━━━━━ INFORMATION PROVIDED ━━━━━

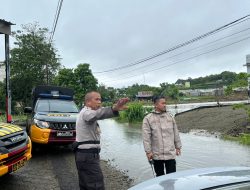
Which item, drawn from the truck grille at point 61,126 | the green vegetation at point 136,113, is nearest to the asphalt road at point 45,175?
the truck grille at point 61,126

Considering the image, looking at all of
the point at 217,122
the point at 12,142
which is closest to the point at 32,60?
the point at 217,122

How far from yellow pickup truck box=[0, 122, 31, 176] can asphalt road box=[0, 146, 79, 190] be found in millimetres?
593

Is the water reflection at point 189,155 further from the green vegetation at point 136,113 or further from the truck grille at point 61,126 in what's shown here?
the green vegetation at point 136,113

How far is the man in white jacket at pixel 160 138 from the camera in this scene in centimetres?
591

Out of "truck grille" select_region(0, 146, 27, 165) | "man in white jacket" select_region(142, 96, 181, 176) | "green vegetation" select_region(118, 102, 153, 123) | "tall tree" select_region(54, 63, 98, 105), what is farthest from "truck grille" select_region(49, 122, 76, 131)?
"tall tree" select_region(54, 63, 98, 105)

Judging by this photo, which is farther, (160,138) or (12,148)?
(12,148)

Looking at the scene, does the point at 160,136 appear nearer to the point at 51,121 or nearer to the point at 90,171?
the point at 90,171

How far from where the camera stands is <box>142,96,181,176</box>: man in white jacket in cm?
591

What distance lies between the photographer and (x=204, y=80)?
11950 centimetres

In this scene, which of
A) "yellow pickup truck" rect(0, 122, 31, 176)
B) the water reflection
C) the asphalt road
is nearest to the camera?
"yellow pickup truck" rect(0, 122, 31, 176)

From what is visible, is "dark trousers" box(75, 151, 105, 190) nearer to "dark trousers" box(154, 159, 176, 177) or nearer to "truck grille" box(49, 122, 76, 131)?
"dark trousers" box(154, 159, 176, 177)

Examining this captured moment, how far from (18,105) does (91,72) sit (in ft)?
35.7

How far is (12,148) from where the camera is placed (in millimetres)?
7340

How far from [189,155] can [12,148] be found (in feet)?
20.0
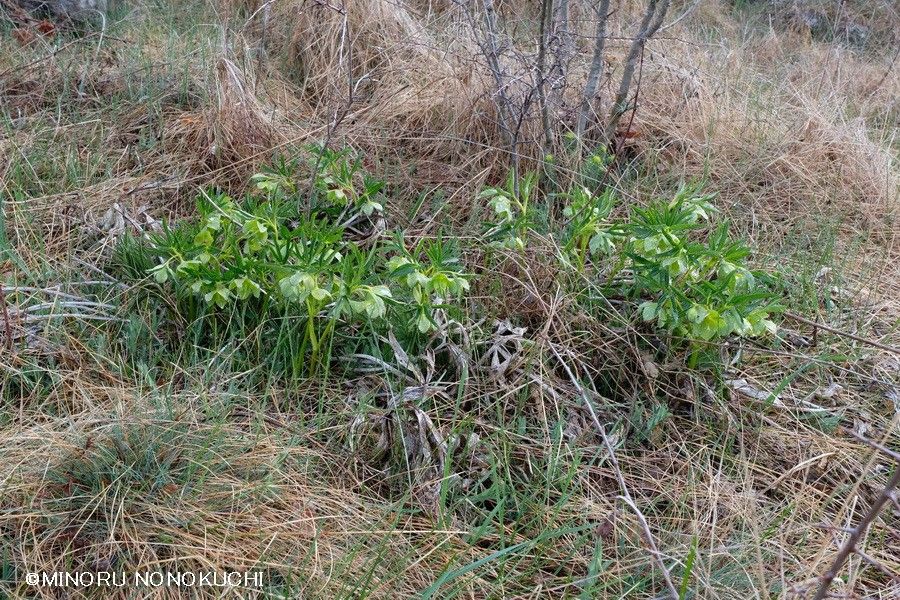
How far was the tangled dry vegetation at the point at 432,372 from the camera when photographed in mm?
1843

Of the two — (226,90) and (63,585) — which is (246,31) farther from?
(63,585)

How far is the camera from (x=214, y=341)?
2379 mm

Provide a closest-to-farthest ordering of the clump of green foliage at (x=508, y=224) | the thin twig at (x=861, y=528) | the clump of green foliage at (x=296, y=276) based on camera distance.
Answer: the thin twig at (x=861, y=528) < the clump of green foliage at (x=296, y=276) < the clump of green foliage at (x=508, y=224)

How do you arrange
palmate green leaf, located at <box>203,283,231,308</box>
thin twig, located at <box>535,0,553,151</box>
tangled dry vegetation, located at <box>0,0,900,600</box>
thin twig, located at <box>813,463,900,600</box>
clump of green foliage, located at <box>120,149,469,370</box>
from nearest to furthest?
thin twig, located at <box>813,463,900,600</box> < tangled dry vegetation, located at <box>0,0,900,600</box> < clump of green foliage, located at <box>120,149,469,370</box> < palmate green leaf, located at <box>203,283,231,308</box> < thin twig, located at <box>535,0,553,151</box>

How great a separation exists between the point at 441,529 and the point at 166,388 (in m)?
0.93

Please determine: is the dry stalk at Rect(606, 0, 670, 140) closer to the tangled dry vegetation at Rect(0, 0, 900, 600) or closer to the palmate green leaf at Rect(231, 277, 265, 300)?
the tangled dry vegetation at Rect(0, 0, 900, 600)

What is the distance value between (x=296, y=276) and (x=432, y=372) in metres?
0.52

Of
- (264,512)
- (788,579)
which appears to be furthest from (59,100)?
(788,579)

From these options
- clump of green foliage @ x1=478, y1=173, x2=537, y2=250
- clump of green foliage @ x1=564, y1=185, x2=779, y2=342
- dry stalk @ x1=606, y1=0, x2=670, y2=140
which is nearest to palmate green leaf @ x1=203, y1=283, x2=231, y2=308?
clump of green foliage @ x1=478, y1=173, x2=537, y2=250

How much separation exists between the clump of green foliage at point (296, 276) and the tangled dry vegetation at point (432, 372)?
0.39 feet

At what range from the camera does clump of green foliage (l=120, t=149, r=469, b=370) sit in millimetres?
2139

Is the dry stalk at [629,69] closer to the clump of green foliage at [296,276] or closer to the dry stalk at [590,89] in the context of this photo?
the dry stalk at [590,89]

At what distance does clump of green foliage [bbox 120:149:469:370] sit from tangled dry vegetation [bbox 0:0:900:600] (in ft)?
0.39

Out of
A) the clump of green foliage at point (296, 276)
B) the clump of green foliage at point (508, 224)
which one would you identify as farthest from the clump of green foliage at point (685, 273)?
the clump of green foliage at point (296, 276)
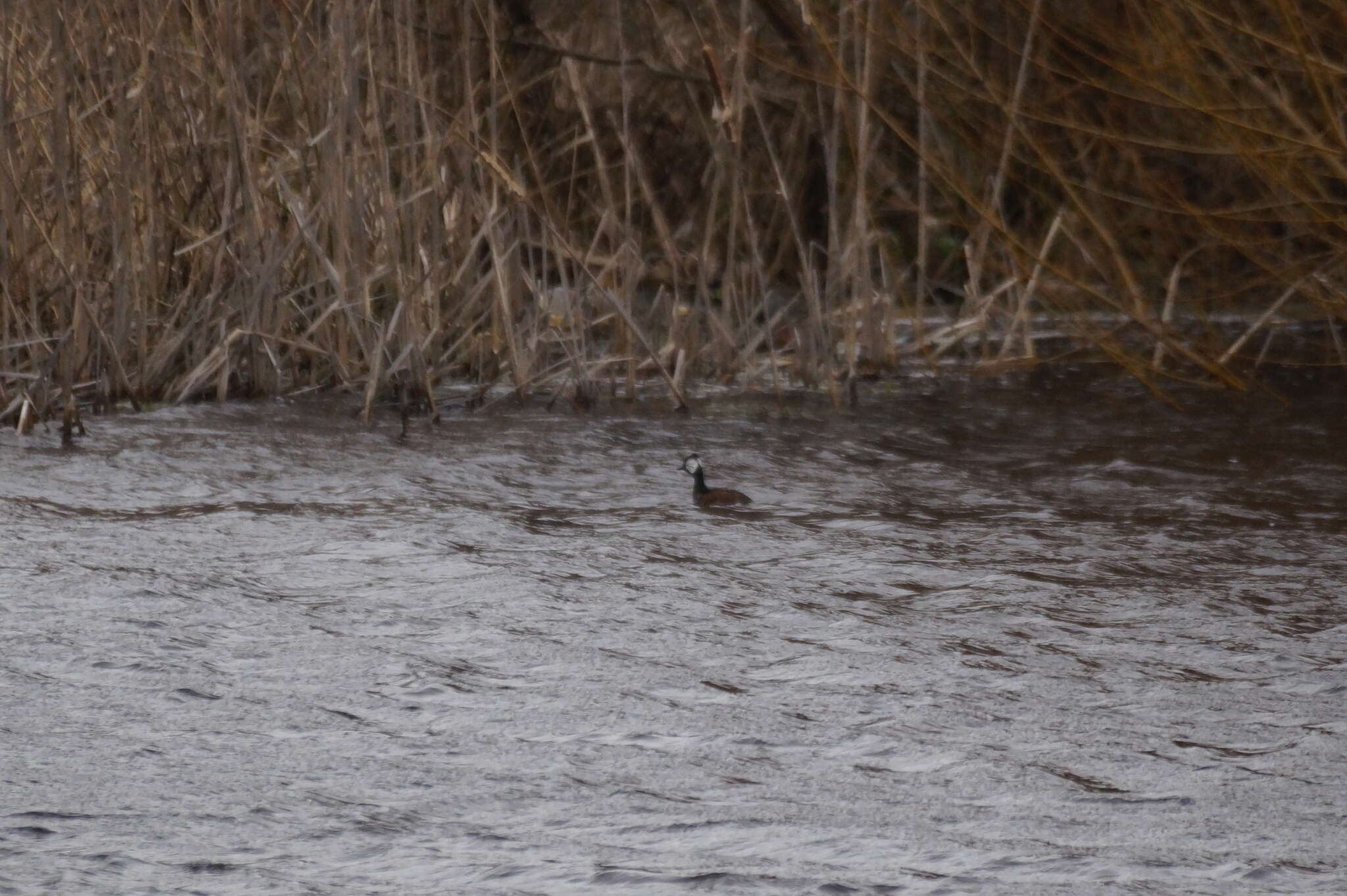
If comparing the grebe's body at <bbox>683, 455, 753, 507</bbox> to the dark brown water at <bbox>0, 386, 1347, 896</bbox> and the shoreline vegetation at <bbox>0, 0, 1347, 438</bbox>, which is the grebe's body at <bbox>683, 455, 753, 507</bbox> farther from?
the shoreline vegetation at <bbox>0, 0, 1347, 438</bbox>

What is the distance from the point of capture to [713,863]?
2850 mm

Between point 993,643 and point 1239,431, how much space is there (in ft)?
9.89

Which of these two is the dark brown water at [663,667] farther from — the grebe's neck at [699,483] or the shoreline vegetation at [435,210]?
the shoreline vegetation at [435,210]

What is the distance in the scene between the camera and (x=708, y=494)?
5.54 m

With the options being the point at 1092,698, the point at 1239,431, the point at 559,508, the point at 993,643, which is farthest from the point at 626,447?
the point at 1092,698

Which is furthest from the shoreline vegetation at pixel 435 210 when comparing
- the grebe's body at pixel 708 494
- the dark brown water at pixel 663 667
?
the grebe's body at pixel 708 494

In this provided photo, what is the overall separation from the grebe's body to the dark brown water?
0.08 metres

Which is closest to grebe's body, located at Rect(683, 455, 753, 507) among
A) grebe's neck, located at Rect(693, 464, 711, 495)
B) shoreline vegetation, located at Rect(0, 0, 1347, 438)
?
grebe's neck, located at Rect(693, 464, 711, 495)

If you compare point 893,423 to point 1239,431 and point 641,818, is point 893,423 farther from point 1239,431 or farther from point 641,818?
point 641,818

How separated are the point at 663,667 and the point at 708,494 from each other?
1642 mm

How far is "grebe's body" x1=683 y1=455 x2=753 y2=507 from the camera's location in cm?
550

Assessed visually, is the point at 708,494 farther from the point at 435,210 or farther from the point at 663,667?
the point at 435,210

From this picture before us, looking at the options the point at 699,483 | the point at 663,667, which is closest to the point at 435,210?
the point at 699,483

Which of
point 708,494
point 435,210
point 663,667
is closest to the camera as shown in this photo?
point 663,667
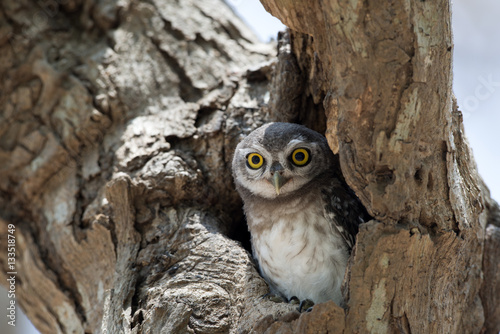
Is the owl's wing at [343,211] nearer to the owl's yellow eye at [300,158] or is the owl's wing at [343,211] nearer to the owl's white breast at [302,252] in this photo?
the owl's white breast at [302,252]

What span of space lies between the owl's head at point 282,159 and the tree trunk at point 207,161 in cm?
29

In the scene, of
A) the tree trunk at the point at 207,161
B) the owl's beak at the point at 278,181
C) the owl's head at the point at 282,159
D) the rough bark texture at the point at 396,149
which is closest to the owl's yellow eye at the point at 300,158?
the owl's head at the point at 282,159

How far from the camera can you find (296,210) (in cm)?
397

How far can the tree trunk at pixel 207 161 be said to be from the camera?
284cm

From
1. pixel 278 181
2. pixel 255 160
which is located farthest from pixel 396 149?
pixel 255 160

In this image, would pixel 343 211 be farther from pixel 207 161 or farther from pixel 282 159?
pixel 207 161

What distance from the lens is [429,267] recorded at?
3062 millimetres

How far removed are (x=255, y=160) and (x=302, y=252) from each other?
883 mm

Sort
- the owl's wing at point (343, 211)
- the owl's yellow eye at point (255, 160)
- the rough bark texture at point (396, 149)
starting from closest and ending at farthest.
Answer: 1. the rough bark texture at point (396, 149)
2. the owl's wing at point (343, 211)
3. the owl's yellow eye at point (255, 160)

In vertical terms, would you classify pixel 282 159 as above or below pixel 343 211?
above

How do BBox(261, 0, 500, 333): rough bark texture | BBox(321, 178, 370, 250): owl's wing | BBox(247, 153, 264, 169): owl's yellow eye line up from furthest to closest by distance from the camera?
1. BBox(247, 153, 264, 169): owl's yellow eye
2. BBox(321, 178, 370, 250): owl's wing
3. BBox(261, 0, 500, 333): rough bark texture

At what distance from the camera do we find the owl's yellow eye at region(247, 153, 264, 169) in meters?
4.20

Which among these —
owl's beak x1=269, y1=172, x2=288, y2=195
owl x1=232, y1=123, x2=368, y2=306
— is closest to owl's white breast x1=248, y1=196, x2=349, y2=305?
owl x1=232, y1=123, x2=368, y2=306

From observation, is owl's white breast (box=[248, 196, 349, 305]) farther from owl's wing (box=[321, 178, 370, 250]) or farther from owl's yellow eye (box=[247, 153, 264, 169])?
owl's yellow eye (box=[247, 153, 264, 169])
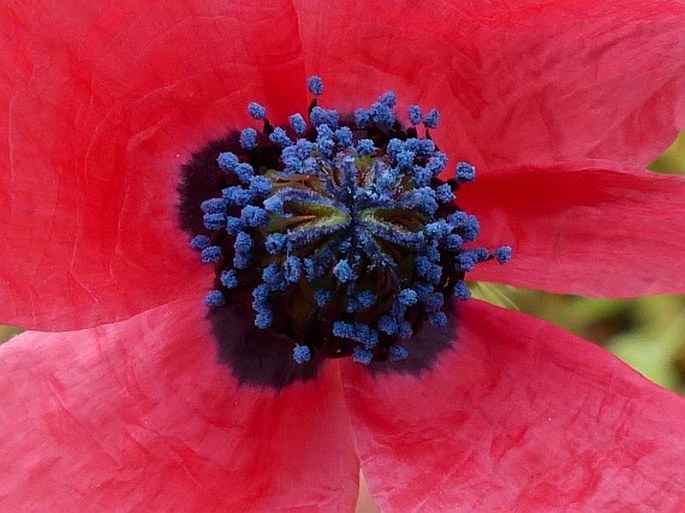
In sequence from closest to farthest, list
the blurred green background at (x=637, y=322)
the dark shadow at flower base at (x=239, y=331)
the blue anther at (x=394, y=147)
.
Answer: the blue anther at (x=394, y=147)
the dark shadow at flower base at (x=239, y=331)
the blurred green background at (x=637, y=322)

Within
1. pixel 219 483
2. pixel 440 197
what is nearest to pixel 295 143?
pixel 440 197

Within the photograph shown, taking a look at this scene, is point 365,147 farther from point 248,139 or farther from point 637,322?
point 637,322

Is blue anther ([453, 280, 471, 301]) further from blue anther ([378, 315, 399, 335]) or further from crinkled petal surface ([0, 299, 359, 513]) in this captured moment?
crinkled petal surface ([0, 299, 359, 513])

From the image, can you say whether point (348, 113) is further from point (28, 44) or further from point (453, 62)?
point (28, 44)

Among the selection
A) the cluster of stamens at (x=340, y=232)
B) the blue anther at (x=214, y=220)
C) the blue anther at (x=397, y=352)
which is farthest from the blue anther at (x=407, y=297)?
the blue anther at (x=214, y=220)

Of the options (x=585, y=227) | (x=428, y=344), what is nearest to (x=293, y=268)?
(x=428, y=344)

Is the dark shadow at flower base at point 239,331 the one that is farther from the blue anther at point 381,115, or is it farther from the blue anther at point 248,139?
the blue anther at point 381,115

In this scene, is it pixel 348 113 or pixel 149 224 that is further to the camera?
pixel 348 113

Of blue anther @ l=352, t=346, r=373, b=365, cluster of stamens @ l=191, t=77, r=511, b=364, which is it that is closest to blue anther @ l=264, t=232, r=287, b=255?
cluster of stamens @ l=191, t=77, r=511, b=364
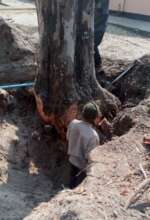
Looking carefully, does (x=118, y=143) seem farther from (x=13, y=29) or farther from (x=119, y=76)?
(x=13, y=29)

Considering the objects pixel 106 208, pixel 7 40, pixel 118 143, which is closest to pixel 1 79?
pixel 7 40

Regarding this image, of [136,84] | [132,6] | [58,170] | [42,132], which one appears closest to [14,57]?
[42,132]

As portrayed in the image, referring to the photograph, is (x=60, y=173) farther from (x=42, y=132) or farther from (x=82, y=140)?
(x=82, y=140)

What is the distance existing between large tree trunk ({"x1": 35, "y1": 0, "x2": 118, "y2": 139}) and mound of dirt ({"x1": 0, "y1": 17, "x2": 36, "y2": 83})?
1.07m

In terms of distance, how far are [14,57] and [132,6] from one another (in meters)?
8.12

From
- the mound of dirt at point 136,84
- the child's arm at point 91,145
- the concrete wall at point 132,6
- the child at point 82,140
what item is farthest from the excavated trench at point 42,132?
the concrete wall at point 132,6

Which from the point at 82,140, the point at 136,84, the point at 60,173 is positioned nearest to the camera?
the point at 82,140

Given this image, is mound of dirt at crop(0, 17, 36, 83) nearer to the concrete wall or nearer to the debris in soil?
the debris in soil

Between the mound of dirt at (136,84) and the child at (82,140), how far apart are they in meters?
1.82

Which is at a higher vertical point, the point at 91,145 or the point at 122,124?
the point at 91,145

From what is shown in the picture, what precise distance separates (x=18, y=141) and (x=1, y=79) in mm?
1243

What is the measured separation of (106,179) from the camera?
4.34 m

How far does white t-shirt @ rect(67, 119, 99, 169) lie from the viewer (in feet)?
16.2

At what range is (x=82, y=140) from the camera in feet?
16.4
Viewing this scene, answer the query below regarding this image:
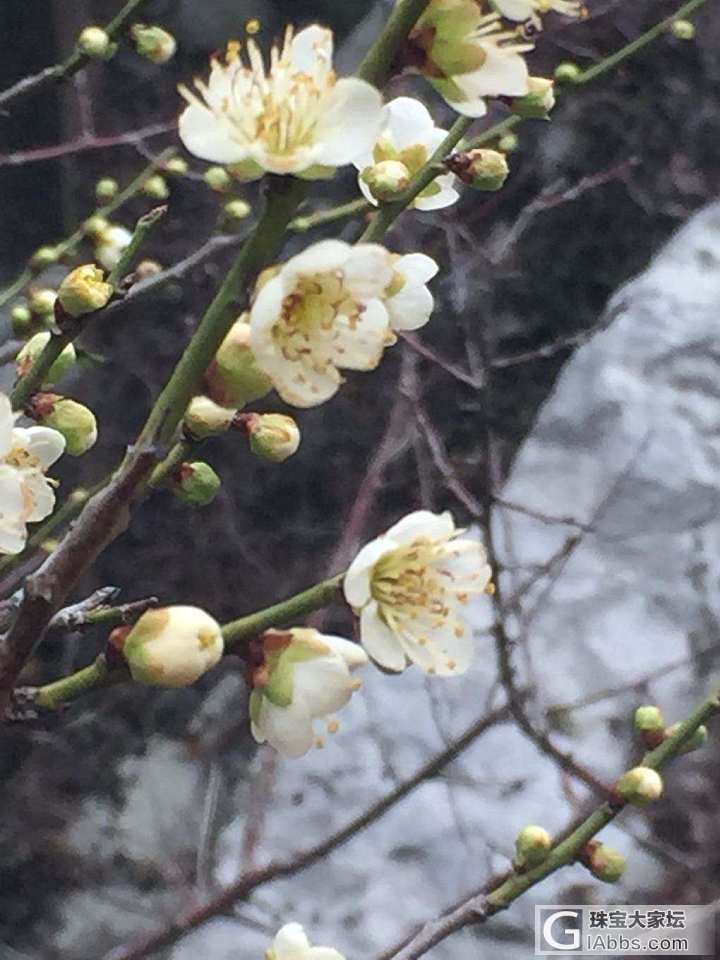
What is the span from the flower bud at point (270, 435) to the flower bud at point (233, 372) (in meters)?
0.07

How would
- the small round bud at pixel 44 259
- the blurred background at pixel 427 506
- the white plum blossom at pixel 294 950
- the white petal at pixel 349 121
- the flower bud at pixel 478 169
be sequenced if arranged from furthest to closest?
the blurred background at pixel 427 506, the small round bud at pixel 44 259, the white plum blossom at pixel 294 950, the flower bud at pixel 478 169, the white petal at pixel 349 121

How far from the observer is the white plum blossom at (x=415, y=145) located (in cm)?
44

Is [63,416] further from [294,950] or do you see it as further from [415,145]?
[294,950]

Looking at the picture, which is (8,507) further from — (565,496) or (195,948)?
(565,496)

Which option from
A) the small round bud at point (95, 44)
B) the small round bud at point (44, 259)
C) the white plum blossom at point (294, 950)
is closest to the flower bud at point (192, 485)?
the white plum blossom at point (294, 950)

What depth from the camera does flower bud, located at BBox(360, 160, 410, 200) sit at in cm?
38

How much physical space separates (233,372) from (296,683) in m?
0.10

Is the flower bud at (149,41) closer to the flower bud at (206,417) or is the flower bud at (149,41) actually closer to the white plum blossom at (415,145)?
the white plum blossom at (415,145)

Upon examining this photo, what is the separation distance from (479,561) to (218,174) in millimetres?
638

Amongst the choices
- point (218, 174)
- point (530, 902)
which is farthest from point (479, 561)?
point (530, 902)

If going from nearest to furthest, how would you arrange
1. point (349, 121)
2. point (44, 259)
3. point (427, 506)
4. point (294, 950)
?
point (349, 121) < point (294, 950) < point (44, 259) < point (427, 506)

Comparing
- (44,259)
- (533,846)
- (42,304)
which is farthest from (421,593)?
(44,259)

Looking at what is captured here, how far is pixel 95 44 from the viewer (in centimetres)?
71

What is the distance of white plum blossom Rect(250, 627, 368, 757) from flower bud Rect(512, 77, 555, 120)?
24 centimetres
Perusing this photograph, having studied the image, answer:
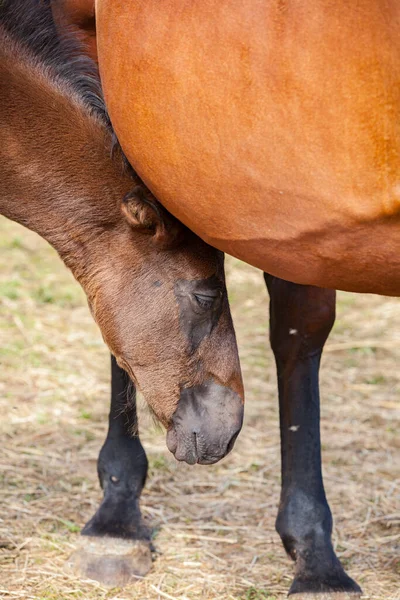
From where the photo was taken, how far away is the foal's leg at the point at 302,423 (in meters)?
2.71

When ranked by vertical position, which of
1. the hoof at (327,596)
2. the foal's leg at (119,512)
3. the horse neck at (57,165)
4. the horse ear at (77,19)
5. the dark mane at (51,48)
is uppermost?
the horse ear at (77,19)

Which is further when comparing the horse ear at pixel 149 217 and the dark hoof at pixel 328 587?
the dark hoof at pixel 328 587

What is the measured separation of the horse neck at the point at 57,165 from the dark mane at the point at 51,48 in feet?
0.08

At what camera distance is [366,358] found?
16.6 ft

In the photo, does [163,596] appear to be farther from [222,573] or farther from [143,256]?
[143,256]

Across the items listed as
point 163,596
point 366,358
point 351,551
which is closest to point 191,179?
point 163,596

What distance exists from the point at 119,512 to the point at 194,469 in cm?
70

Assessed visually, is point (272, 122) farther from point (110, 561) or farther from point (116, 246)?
point (110, 561)

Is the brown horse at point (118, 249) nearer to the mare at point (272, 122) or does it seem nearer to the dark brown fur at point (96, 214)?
the dark brown fur at point (96, 214)

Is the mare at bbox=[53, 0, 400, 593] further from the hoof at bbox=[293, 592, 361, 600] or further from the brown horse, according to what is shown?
the hoof at bbox=[293, 592, 361, 600]

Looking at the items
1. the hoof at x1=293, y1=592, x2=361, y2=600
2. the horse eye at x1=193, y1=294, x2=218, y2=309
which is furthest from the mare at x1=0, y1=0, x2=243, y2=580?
the hoof at x1=293, y1=592, x2=361, y2=600

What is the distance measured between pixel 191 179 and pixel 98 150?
1.64 ft

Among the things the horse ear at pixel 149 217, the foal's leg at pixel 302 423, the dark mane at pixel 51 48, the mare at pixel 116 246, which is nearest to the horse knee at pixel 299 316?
the foal's leg at pixel 302 423

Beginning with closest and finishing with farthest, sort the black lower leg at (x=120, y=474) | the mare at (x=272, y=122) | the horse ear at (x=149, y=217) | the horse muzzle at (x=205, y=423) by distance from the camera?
the mare at (x=272, y=122), the horse ear at (x=149, y=217), the horse muzzle at (x=205, y=423), the black lower leg at (x=120, y=474)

━━━━━

TASK. From the line with "Among the things" to the last line of the material, give every line again exactly, and only those lines.

TASK SOLUTION.
Among the things the horse ear at pixel 149 217, the foal's leg at pixel 302 423, the dark mane at pixel 51 48, the mare at pixel 116 246, which is nearest to the horse knee at pixel 299 316?
the foal's leg at pixel 302 423

Beginning with closest and finishing with farthest, sort the black lower leg at (x=120, y=474) | the mare at (x=272, y=122) | the horse ear at (x=149, y=217) | the horse muzzle at (x=205, y=423) by distance from the camera?
the mare at (x=272, y=122), the horse ear at (x=149, y=217), the horse muzzle at (x=205, y=423), the black lower leg at (x=120, y=474)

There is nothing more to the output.